» Source:
+++

The experiences of life, particularly the unhappy and discouraging experiences, may be compared to a mountain stream tumbling down a mountainside. The stream starts down the mountain as a small brook, singing as it goes. Then suddenly it smacks against a great bolder jutting out that seems to impede its progress, but it bounces back and merrily takes up its journey into unknown experiences, rushing onward, onward, toward its destiny, carrying joy and leaving sustenance in its wake.

Man starts his earthly journey; he encounters many hard stones of experience along his path; he comes up smack against boulders of frustration, heartaches, handicaps, and all the many tests that seem to hinder the progress of his journey into self-realization, and self-fulfillment. Does he chuckle and try to see the bright side of his frustration? Does he bounce back from his disappointments and heartaches, still able to sing, to pick up his load and go on? Do you? Some do, and you can too—not by setting things right, but by seeing them rightly.

+++

» Dataset rows:
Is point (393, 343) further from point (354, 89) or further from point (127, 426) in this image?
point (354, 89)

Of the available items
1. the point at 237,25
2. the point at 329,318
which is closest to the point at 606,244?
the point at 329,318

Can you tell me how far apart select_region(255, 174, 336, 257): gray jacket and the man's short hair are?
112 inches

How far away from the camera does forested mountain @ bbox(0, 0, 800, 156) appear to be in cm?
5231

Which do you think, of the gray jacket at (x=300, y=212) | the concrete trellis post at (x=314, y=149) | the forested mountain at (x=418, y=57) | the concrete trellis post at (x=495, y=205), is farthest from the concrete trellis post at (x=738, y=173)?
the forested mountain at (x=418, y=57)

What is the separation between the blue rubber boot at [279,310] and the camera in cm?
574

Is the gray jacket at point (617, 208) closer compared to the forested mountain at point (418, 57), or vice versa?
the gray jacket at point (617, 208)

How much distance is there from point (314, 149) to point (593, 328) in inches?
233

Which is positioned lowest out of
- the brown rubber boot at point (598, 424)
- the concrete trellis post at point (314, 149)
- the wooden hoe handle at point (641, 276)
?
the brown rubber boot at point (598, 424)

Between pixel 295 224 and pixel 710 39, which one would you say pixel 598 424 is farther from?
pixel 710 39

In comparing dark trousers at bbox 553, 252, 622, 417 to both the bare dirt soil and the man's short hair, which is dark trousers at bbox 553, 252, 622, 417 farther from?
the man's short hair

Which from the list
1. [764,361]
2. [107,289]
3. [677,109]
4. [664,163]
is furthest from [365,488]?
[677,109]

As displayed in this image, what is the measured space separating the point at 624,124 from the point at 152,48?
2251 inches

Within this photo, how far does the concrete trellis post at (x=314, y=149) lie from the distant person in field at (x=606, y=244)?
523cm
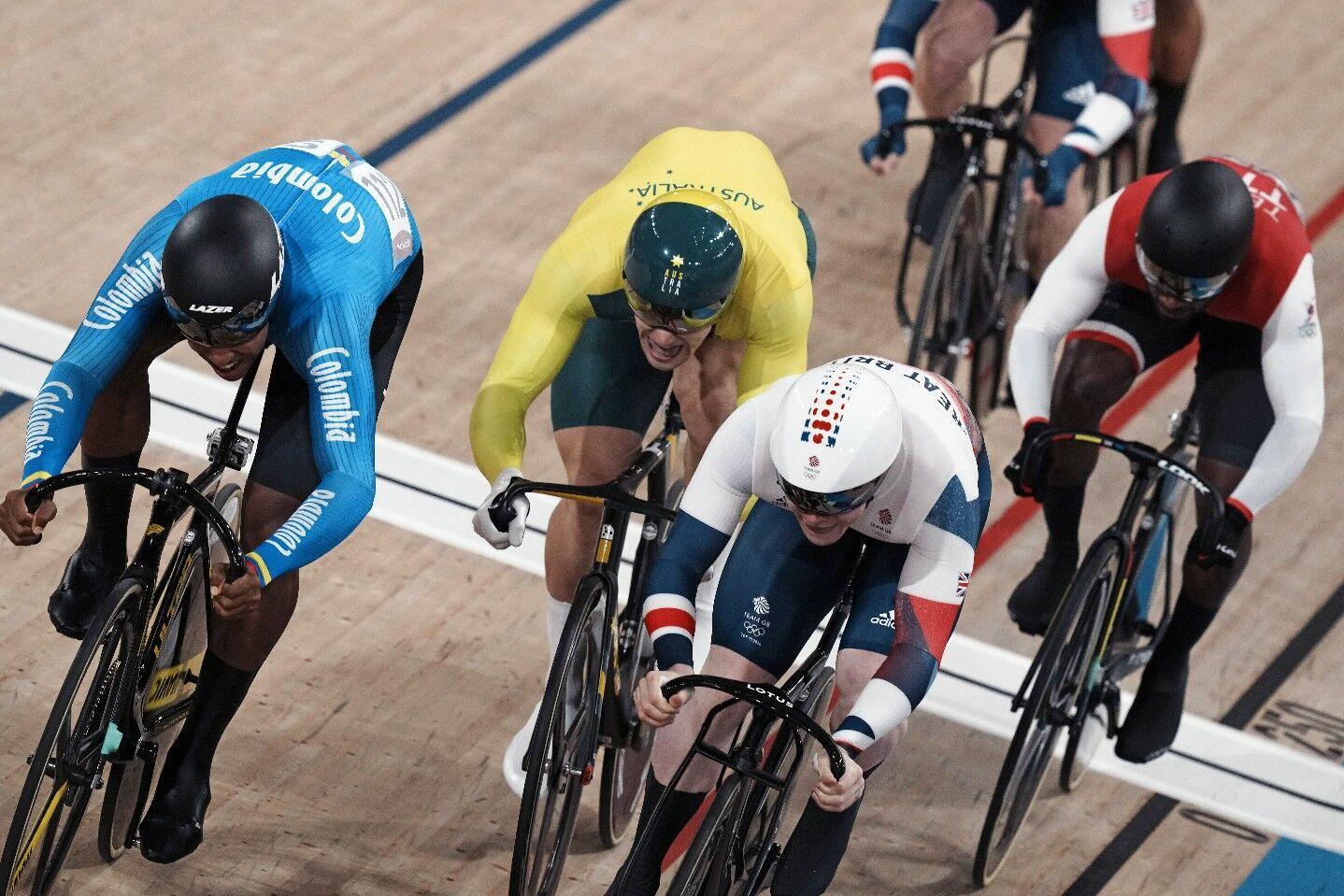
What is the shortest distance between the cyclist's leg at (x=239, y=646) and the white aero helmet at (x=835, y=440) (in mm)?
945

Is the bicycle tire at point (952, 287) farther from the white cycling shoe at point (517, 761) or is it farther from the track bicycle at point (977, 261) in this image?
the white cycling shoe at point (517, 761)

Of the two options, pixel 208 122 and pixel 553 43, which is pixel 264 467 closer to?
pixel 208 122

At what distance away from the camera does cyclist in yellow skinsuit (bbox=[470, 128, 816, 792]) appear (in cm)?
353

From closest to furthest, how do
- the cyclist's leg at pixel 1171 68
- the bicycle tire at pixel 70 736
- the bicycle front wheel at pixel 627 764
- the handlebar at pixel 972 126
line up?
the bicycle tire at pixel 70 736, the bicycle front wheel at pixel 627 764, the handlebar at pixel 972 126, the cyclist's leg at pixel 1171 68

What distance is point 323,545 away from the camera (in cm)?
344

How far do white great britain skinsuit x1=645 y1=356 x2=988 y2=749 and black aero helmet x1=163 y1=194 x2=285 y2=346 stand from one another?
81cm

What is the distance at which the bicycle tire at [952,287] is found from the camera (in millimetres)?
5254

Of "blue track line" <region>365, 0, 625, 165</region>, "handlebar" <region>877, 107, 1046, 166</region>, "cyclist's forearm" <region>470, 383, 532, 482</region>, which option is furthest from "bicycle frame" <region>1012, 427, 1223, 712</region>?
"blue track line" <region>365, 0, 625, 165</region>

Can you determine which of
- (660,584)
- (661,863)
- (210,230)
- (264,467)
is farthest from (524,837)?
(210,230)

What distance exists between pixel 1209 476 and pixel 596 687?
4.48ft

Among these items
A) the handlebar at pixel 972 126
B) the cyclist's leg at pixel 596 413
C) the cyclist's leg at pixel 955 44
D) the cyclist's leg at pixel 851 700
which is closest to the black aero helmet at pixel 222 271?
the cyclist's leg at pixel 596 413

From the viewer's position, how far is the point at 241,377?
360 centimetres

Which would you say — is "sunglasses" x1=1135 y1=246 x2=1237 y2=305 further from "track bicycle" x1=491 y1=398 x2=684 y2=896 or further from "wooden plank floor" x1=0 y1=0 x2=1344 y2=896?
"wooden plank floor" x1=0 y1=0 x2=1344 y2=896

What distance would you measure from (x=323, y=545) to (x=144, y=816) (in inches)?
24.9
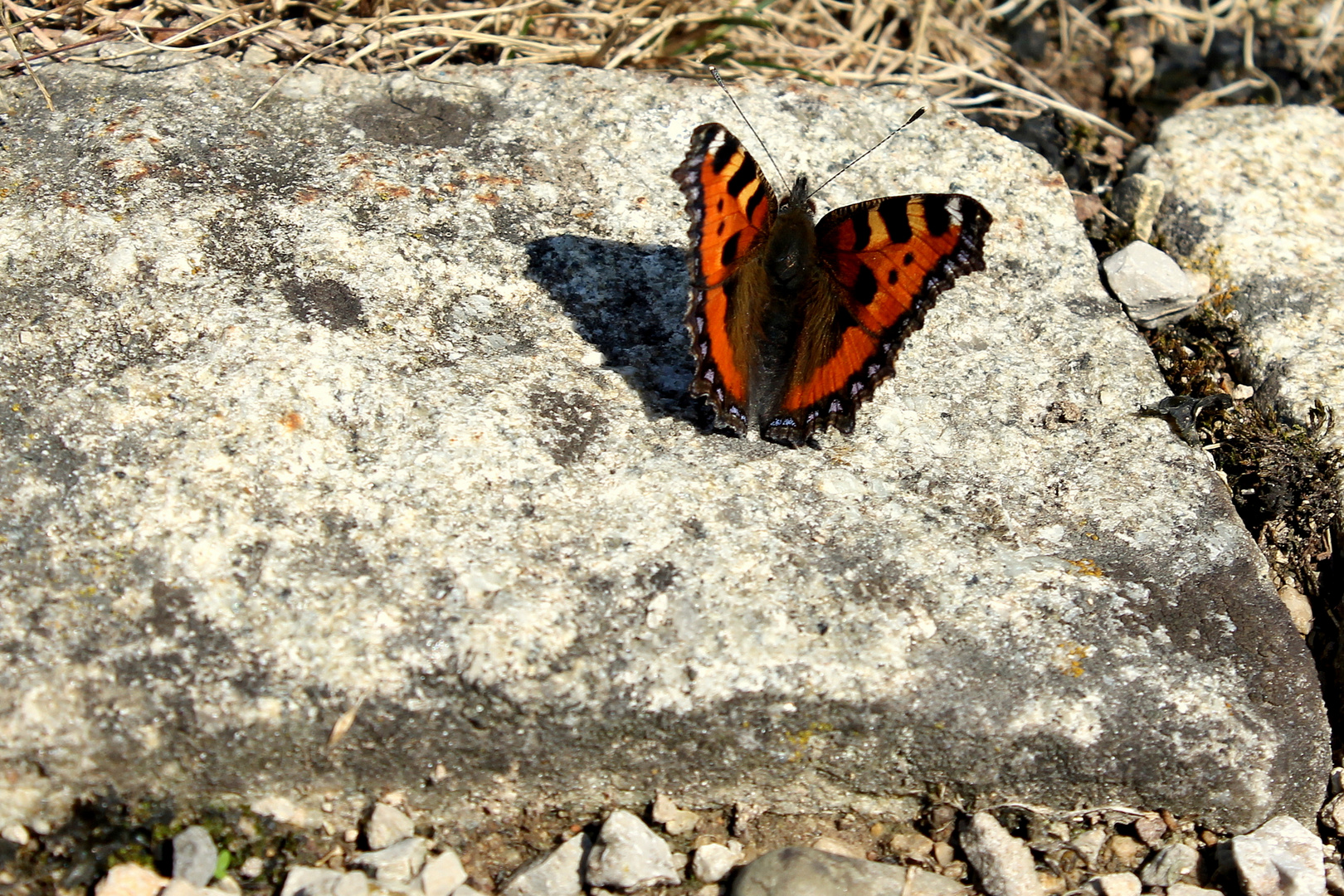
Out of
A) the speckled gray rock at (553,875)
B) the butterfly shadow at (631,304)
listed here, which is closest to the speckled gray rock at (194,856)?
the speckled gray rock at (553,875)

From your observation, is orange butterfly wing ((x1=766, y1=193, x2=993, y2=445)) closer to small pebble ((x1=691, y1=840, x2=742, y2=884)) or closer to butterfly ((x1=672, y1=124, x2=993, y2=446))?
butterfly ((x1=672, y1=124, x2=993, y2=446))

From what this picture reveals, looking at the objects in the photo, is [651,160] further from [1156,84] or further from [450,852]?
[1156,84]

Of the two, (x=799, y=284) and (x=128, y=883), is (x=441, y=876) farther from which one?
(x=799, y=284)

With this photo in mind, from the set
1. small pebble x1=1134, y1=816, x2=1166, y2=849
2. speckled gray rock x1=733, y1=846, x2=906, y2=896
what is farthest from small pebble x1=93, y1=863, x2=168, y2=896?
small pebble x1=1134, y1=816, x2=1166, y2=849

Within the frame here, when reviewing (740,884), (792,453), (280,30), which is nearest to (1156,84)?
(792,453)

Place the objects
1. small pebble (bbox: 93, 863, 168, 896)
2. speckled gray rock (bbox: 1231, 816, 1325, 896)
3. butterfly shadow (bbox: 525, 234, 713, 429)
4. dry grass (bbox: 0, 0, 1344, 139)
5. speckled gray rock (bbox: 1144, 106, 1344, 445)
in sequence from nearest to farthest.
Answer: small pebble (bbox: 93, 863, 168, 896) → speckled gray rock (bbox: 1231, 816, 1325, 896) → butterfly shadow (bbox: 525, 234, 713, 429) → speckled gray rock (bbox: 1144, 106, 1344, 445) → dry grass (bbox: 0, 0, 1344, 139)

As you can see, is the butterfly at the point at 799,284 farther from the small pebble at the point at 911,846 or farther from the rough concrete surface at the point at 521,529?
the small pebble at the point at 911,846
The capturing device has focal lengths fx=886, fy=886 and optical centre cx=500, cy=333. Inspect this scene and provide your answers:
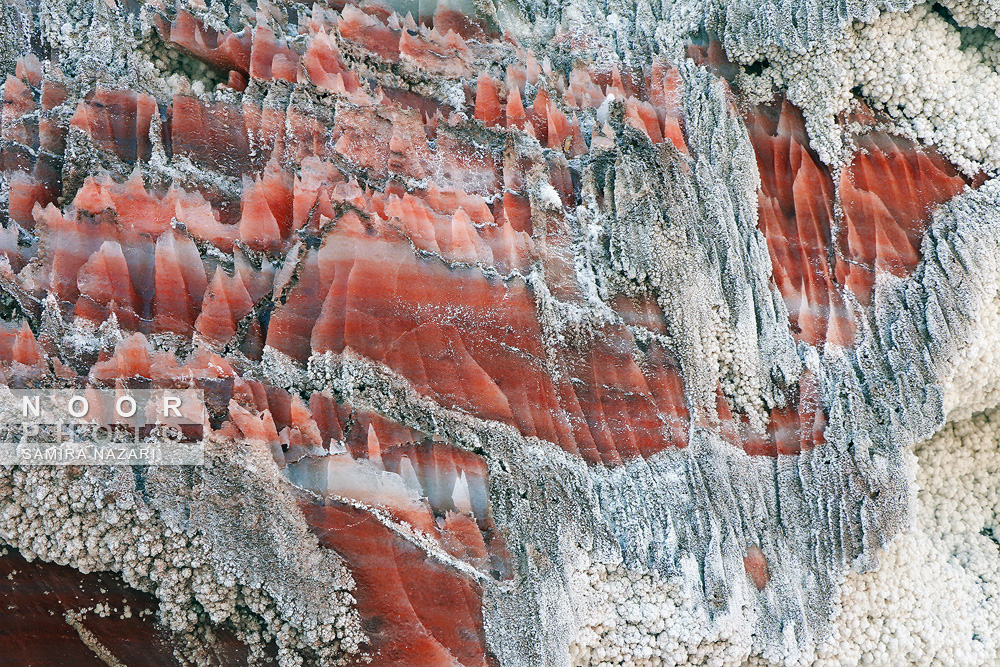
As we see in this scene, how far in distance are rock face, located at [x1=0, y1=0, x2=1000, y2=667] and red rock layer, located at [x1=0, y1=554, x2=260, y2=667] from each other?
0.03 metres

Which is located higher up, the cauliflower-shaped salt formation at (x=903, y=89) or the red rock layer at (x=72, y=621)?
the cauliflower-shaped salt formation at (x=903, y=89)

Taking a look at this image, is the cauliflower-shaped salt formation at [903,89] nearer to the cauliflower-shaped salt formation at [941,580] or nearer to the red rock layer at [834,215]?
the red rock layer at [834,215]

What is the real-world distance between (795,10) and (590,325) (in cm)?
479

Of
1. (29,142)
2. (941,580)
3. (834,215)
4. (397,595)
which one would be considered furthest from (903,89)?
(29,142)

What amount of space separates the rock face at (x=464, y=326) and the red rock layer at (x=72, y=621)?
0.03 metres

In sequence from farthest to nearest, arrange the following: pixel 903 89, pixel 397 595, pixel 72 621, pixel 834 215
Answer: pixel 903 89
pixel 834 215
pixel 397 595
pixel 72 621

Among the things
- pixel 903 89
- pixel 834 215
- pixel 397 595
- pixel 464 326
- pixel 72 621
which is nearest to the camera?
pixel 72 621

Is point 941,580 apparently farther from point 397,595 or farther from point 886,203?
point 397,595

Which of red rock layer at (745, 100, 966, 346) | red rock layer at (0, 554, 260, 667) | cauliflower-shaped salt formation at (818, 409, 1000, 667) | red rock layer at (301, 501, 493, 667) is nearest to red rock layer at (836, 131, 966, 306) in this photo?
red rock layer at (745, 100, 966, 346)

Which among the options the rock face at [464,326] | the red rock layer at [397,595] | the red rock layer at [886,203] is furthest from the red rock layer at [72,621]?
the red rock layer at [886,203]

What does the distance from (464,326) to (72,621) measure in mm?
3965

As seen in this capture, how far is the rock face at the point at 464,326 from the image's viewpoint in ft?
23.2

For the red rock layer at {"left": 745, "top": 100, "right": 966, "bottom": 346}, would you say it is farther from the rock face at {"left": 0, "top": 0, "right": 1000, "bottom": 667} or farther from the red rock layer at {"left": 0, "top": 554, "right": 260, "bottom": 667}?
the red rock layer at {"left": 0, "top": 554, "right": 260, "bottom": 667}

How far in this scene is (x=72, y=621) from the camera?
689 cm
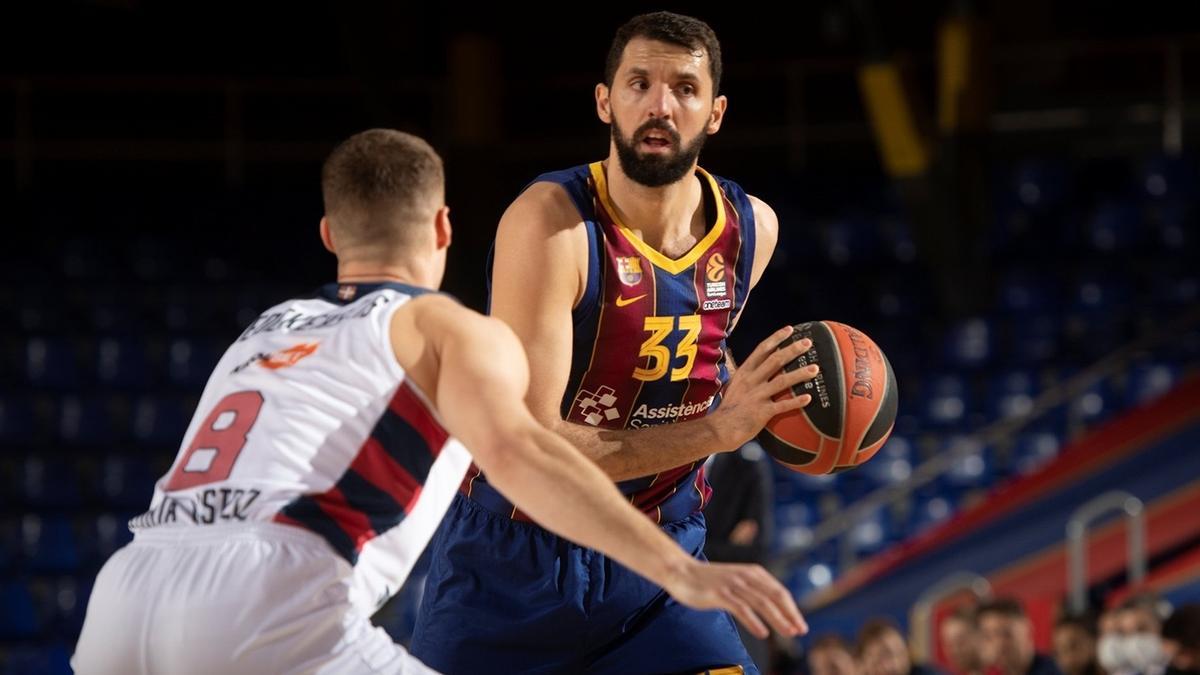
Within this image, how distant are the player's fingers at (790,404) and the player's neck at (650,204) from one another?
55 centimetres

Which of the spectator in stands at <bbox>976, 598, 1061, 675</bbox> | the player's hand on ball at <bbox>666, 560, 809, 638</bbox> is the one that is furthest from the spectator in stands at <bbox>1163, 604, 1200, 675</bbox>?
the player's hand on ball at <bbox>666, 560, 809, 638</bbox>

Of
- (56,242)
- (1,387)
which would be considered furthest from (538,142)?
(1,387)

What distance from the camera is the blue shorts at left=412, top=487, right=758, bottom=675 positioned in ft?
12.2

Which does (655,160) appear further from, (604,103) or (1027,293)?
(1027,293)

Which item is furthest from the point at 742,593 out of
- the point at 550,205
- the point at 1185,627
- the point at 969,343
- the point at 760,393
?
the point at 969,343

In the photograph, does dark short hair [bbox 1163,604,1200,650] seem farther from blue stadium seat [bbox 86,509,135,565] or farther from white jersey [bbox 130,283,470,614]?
blue stadium seat [bbox 86,509,135,565]

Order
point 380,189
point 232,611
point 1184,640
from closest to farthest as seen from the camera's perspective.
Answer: point 232,611
point 380,189
point 1184,640

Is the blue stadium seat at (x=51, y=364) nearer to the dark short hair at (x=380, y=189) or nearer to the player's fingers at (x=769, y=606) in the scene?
the dark short hair at (x=380, y=189)

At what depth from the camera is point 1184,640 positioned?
5.94 m

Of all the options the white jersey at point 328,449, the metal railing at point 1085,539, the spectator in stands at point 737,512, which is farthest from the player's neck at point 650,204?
the metal railing at point 1085,539

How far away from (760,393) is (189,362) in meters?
10.1

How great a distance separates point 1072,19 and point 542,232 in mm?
13240

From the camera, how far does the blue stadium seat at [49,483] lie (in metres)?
12.1

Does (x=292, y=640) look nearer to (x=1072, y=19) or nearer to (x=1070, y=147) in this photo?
(x=1070, y=147)
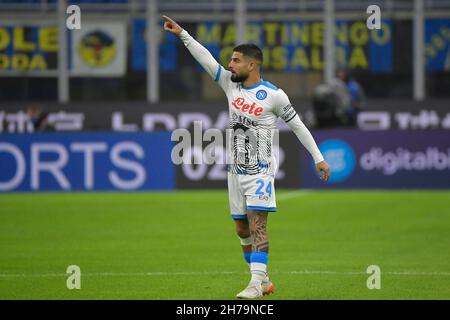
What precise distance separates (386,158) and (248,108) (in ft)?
46.8

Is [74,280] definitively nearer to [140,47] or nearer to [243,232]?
[243,232]

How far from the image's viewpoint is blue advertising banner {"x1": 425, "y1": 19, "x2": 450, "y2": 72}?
28.5 m

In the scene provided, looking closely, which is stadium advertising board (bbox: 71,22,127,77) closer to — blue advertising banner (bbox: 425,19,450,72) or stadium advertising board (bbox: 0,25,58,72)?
stadium advertising board (bbox: 0,25,58,72)

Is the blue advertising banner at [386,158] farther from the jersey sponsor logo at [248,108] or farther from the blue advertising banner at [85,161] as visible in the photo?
the jersey sponsor logo at [248,108]

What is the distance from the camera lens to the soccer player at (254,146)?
10.0 metres

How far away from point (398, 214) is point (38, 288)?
9312mm

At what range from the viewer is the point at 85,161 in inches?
933

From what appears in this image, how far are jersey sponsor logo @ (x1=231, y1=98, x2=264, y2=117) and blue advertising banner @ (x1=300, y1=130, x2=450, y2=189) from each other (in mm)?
13918

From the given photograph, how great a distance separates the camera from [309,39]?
95.5 ft

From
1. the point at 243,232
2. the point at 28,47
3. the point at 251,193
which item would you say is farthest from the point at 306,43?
the point at 251,193

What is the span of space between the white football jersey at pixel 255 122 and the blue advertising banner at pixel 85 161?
→ 13.6 m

+++

» Problem set:
1. Quote the passage about the mountain stream word for word, starting with "The experiences of" and going on through "in its wake.".
2. Count the lines in the entries that contain the word "positioned", and reply with only that number.
The passage about the mountain stream and the entries are separate, unrelated material.

» Expected responses:
1.
The experiences of life, particularly the unhappy and discouraging experiences, may be compared to a mountain stream tumbling down a mountainside. The stream starts down the mountain as a small brook, singing as it goes. Then suddenly it smacks against a great bolder jutting out that seems to impede its progress, but it bounces back and merrily takes up its journey into unknown experiences, rushing onward, onward, toward its destiny, carrying joy and leaving sustenance in its wake.

2. 3